» Exercise instructions:
**1.** Answer each question from the page excerpt.
(a) Who first assessed WNT binding to a full-length FZD, and with what assay design?
(b) How many Frizzleds make up class F of G protein-coupled receptors?
(c) How many mammalian WNTs does the page excerpt say activate the FZDs?
**2.** Summarize the page excerpt in two sentences.
**3.** Repeat the passage of the page excerpt starting with "The class F" and going on through "individual FZD paralogues.".
***** Page excerpt *****
En illustration från texten Kozielewicz et al. 2021; Wesslowski & Kozielewicz et al. 2020

A NanoBiT/BRET assay design allowed Pawel Kozielewicz to assess WNT binding to a full length FZD for the first time. This breakthrough allowed pharmacological characterization of WNT-FZD binding (Kozielewicz et al. 2021; Wesslowski & Kozielewicz et al. 2020). Photo: N/A

The class F of G protein-coupled receptors (GPCRs) consists of ten Frizzleds (FZD_1-10) and Smoothened (SMO). The FZDs are - among other ligands - activated by 19 mammalian WNTs, a group of secreted lipoglycoproteins with an important role in embryonic development, stem cell regulation and human diseases, such as cancer. In the Schulte lab, we investigate how ligands activate FZDs in order to initiate intracellular changes. In this effort, we focus on ligand-receptor interaction, ligand-induced conformational changes in the receptor and aspects of conformational selection determining which downstream signaling pathways are activated. Thereby we hope to provide better insight into WNT-FZD binding mechanisms and selectivity and how intracellular signaling is initiated and specified by the individual FZD paralogues.
***** Records supplied *****
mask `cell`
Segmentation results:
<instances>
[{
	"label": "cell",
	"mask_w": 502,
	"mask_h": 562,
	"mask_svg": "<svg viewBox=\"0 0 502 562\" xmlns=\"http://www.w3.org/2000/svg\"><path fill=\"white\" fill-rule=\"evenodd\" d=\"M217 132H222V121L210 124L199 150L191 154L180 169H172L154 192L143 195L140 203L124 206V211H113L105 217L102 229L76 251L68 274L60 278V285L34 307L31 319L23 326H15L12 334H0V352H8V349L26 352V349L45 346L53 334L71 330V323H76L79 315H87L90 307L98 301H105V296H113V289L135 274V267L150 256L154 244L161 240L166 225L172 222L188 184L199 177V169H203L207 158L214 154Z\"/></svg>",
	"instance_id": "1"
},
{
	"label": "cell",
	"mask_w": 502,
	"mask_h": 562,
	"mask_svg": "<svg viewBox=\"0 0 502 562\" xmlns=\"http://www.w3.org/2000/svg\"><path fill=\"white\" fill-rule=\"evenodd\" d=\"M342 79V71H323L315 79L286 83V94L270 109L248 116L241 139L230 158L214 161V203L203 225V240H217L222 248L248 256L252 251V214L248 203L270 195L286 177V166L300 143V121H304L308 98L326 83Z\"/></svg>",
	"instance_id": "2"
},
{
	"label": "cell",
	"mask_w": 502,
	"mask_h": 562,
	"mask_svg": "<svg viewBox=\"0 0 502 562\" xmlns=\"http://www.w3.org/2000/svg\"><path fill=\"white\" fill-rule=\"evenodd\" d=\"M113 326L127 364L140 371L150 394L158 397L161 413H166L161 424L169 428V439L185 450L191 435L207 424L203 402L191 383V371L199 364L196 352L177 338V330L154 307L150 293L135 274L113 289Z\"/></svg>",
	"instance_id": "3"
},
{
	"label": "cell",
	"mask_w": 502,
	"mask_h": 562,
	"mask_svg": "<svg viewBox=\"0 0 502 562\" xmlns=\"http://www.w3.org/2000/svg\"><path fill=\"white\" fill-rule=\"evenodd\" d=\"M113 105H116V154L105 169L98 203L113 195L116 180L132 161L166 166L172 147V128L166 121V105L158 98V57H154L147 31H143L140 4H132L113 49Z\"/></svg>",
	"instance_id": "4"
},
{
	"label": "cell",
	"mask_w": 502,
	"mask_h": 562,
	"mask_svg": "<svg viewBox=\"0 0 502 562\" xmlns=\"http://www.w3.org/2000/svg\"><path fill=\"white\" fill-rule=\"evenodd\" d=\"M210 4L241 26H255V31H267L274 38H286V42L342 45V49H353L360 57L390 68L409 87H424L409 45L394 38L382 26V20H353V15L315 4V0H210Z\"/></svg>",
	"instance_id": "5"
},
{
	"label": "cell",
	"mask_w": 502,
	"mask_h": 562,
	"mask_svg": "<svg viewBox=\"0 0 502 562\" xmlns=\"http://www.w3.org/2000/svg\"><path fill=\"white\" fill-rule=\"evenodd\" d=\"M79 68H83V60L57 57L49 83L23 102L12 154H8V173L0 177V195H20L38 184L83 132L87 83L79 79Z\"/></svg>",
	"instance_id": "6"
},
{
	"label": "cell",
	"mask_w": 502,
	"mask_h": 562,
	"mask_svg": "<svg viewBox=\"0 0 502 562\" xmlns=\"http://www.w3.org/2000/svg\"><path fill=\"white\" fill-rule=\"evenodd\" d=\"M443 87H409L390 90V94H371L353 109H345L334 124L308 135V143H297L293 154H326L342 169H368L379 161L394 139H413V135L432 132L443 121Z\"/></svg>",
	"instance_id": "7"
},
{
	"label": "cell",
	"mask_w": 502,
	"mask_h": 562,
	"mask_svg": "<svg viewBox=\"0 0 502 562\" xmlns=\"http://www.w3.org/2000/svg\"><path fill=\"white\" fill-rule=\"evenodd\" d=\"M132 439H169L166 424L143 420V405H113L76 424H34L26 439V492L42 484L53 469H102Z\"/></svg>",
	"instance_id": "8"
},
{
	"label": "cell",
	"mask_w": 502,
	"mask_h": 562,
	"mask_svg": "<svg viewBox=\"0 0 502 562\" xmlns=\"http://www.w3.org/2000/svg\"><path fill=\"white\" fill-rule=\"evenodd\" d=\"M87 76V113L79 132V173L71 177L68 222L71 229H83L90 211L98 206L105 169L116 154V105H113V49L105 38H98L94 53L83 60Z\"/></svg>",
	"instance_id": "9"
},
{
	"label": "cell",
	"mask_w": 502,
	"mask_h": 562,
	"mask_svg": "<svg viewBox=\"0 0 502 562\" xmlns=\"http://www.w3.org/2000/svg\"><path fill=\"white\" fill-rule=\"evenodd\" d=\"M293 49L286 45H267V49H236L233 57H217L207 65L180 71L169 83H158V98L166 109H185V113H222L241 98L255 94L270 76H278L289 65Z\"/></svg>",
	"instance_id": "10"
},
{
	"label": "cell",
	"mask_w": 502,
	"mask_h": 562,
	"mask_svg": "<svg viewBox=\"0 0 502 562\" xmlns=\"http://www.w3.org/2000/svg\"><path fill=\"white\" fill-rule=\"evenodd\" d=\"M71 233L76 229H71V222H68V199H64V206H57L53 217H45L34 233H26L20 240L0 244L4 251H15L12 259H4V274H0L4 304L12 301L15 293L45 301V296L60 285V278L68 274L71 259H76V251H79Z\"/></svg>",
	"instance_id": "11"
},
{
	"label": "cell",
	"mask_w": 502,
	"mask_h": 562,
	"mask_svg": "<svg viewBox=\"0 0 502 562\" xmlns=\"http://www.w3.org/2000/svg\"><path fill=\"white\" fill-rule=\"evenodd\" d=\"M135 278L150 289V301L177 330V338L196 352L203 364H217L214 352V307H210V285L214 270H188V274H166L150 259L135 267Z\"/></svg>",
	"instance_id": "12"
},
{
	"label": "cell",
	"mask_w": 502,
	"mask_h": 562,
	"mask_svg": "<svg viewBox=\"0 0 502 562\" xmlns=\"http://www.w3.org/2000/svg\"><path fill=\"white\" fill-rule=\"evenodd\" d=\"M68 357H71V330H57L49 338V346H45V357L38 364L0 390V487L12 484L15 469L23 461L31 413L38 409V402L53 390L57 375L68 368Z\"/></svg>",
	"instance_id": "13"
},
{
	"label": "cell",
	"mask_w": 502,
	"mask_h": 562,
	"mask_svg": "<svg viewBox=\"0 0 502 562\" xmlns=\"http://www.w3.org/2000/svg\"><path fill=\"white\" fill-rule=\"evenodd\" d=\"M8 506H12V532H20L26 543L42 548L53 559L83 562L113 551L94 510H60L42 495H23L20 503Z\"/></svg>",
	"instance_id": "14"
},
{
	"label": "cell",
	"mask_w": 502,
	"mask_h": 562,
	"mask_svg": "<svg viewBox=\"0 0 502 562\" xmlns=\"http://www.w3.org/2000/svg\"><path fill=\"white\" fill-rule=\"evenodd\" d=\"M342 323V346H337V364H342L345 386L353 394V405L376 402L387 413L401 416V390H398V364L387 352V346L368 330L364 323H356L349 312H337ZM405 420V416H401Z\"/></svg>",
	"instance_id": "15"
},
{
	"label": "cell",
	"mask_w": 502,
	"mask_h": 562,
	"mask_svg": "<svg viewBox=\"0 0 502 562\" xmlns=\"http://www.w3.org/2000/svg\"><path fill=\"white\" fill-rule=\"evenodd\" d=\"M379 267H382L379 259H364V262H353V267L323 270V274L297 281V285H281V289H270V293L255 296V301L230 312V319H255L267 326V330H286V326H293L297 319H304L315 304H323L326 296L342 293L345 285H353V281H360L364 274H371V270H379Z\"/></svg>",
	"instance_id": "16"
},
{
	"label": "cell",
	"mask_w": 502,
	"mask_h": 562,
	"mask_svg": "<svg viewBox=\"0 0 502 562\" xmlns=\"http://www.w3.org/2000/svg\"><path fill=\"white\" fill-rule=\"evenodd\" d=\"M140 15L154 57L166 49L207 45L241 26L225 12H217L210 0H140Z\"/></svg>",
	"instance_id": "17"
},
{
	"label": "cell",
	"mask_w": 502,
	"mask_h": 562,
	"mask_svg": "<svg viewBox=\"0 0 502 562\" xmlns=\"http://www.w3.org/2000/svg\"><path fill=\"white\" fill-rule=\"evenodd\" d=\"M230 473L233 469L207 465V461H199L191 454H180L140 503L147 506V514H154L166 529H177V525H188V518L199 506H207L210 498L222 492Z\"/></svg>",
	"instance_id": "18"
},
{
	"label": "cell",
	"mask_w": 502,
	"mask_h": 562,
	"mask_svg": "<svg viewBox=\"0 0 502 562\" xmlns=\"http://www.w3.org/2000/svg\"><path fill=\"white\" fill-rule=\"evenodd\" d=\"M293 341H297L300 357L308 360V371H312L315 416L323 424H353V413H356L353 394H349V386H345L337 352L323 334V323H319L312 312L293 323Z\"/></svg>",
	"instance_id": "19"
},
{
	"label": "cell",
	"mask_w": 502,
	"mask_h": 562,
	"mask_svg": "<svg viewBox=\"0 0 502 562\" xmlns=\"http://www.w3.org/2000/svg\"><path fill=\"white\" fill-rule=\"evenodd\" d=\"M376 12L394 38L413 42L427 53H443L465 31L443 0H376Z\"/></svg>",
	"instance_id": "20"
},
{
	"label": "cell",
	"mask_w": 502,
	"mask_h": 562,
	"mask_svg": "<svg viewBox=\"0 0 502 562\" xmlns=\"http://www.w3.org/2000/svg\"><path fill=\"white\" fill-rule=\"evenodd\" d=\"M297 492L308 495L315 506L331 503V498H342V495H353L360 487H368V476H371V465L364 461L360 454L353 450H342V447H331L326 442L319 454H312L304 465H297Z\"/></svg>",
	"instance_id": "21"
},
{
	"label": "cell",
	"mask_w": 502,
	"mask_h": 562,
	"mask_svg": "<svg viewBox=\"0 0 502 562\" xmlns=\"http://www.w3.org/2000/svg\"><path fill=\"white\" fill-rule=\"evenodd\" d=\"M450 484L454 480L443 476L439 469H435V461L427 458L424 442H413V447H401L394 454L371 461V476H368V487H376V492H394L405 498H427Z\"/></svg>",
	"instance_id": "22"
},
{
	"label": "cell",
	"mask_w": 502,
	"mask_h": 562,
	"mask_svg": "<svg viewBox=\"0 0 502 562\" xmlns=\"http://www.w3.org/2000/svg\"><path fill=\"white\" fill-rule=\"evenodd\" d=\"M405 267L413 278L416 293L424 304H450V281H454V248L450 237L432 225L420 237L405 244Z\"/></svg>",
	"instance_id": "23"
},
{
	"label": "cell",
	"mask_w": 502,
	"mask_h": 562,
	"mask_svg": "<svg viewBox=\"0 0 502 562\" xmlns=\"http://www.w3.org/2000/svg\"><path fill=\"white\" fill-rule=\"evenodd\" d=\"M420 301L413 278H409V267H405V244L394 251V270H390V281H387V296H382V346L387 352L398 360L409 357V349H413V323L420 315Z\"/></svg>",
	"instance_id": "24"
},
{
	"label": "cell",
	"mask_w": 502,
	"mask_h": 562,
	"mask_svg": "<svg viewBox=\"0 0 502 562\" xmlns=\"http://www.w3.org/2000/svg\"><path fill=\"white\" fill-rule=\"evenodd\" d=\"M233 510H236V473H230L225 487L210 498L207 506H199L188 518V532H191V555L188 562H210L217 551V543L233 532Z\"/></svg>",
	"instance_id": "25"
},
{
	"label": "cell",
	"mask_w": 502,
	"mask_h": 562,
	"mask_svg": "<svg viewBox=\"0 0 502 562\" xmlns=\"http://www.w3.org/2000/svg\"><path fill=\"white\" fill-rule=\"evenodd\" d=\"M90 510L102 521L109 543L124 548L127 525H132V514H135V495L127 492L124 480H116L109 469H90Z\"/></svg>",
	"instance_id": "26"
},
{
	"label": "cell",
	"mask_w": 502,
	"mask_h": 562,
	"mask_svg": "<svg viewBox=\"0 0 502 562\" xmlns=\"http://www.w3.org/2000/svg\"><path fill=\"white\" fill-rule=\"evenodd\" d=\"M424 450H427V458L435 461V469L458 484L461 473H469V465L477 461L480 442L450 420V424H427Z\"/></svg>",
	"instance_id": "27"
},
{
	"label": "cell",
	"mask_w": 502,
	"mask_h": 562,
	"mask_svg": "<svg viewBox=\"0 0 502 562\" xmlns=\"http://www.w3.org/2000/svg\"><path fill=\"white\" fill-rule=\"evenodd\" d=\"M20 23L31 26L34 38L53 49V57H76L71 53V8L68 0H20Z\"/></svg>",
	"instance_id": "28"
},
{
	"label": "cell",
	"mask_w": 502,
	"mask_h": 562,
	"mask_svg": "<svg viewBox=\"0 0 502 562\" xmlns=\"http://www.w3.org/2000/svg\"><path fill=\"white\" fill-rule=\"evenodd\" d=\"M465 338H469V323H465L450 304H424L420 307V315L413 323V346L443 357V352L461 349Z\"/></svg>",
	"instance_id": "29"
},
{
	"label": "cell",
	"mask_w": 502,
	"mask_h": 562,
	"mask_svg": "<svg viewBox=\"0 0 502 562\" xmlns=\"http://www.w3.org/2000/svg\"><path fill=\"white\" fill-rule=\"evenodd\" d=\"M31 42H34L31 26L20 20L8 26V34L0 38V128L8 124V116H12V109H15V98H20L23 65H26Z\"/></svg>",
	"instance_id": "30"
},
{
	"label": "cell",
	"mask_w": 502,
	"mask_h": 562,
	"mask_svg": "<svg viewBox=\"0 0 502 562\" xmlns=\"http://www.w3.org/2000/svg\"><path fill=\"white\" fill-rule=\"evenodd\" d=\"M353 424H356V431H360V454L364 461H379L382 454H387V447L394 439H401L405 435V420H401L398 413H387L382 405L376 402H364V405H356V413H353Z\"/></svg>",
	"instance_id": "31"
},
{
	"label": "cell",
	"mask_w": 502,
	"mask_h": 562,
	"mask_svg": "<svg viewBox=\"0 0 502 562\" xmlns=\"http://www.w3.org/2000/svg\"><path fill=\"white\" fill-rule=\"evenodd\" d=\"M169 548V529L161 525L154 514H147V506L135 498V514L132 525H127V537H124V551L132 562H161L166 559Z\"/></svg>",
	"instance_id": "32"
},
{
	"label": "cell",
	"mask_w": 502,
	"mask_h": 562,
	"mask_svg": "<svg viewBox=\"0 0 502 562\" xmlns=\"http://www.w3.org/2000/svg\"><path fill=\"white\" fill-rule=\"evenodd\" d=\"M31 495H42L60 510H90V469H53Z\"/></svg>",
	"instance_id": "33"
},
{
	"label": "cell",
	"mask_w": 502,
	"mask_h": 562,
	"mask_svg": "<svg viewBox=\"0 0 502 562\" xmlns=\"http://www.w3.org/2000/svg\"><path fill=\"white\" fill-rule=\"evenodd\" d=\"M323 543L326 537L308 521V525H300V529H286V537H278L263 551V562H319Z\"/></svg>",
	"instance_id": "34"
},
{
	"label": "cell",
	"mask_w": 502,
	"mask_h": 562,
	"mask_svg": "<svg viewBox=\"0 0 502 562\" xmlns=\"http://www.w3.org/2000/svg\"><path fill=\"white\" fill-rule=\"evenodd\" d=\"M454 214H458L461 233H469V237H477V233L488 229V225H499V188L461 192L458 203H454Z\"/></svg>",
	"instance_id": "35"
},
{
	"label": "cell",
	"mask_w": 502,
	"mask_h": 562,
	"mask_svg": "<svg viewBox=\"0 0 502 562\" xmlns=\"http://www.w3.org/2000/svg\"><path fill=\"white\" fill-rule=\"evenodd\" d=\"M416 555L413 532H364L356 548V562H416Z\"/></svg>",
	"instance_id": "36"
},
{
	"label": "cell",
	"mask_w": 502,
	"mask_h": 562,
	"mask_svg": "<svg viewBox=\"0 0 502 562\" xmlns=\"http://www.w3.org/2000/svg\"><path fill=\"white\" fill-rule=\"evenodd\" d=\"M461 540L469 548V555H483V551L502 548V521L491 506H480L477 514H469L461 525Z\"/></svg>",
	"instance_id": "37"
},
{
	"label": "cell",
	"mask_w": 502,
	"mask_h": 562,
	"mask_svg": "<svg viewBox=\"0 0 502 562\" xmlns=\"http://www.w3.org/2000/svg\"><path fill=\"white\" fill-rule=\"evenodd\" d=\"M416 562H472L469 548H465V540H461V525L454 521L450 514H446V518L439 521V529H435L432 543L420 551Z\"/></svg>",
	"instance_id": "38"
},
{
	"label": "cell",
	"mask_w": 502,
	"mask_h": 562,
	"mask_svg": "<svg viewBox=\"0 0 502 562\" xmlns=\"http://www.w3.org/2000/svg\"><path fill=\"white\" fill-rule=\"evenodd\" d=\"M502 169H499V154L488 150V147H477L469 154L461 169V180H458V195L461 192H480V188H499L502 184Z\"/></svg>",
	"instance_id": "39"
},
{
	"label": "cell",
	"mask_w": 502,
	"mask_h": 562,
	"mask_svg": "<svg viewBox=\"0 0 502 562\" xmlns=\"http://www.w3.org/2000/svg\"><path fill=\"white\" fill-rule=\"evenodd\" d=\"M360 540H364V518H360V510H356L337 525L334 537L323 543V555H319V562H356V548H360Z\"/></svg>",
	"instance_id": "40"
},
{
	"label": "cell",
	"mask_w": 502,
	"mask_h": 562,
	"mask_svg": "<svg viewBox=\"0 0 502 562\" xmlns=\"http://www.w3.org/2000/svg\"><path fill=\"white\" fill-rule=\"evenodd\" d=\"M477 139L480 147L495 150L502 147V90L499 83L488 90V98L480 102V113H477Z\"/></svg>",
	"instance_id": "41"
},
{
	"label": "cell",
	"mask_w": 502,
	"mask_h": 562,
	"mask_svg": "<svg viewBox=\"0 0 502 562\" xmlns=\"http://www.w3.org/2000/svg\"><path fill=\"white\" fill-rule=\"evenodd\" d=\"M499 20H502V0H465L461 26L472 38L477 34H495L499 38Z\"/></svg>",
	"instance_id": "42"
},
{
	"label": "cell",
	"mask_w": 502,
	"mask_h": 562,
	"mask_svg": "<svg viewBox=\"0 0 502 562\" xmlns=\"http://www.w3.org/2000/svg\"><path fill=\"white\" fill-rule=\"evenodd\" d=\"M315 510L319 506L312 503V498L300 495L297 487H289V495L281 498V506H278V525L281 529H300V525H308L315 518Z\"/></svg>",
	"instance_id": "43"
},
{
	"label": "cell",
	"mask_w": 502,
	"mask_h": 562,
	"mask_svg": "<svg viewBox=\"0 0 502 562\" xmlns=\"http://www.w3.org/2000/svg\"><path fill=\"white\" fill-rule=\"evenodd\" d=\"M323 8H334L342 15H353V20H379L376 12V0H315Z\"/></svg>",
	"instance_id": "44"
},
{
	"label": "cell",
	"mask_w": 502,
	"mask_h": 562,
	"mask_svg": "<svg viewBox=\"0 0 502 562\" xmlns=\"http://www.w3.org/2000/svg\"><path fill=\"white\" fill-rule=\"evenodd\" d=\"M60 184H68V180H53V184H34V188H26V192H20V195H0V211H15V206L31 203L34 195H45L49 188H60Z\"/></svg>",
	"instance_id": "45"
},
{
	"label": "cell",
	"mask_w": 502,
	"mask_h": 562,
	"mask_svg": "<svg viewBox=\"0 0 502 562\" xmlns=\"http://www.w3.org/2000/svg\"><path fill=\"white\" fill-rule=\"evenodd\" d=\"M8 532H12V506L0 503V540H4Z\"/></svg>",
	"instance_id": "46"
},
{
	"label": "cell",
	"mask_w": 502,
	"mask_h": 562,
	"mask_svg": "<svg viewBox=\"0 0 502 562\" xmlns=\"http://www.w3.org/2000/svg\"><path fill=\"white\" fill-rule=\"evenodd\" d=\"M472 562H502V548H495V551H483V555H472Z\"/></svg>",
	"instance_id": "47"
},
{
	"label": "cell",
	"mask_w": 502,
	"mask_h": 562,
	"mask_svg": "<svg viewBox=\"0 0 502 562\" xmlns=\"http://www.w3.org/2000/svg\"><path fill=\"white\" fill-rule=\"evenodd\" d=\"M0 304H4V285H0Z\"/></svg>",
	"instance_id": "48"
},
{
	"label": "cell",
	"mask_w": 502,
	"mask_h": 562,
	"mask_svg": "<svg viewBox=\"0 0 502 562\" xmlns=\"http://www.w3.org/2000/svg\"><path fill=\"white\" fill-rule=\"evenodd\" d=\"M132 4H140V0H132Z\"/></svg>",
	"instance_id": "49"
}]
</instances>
*****
» Responses by item number:
**1.**
(a) Pawel Kozielewicz, using a NanoBiT/BRET assay design.
(b) Ten (FZD_1-10).
(c) 19.

**2.** A NanoBiT/BRET assay design allowed Pawel Kozielewicz to assess WNT binding to a full-length FZD for the first time, which made pharmacological characterization of WNT-FZD binding possible. The Schulte lab studies how ligands, among them the 19 mammalian WNTs, activate the Frizzleds of class F of G protein-coupled receptors to initiate intracellular changes, focusing on ligand-receptor interaction, ligand-induced conformational changes and the conformational selection that determines which downstream signaling pathways are activated.

**3.**
The class F of G protein-coupled receptors (GPCRs) consists of ten Frizzleds (FZD_1-10) and Smoothened (SMO). The FZDs are - among other ligands - activated by 19 mammalian WNTs, a group of secreted lipoglycoproteins with an important role in embryonic development, stem cell regulation and human diseases, such as cancer. In the Schulte lab, we investigate how ligands activate FZDs in order to initiate intracellular changes. In this effort, we focus on ligand-receptor interaction, ligand-induced conformational changes in the receptor and aspects of conformational selection determining which downstream signaling pathways are activated. Thereby we hope to provide better insight into WNT-FZD binding mechanisms and selectivity and how intracellular signaling is initiated and specified by the individual FZD paralogues.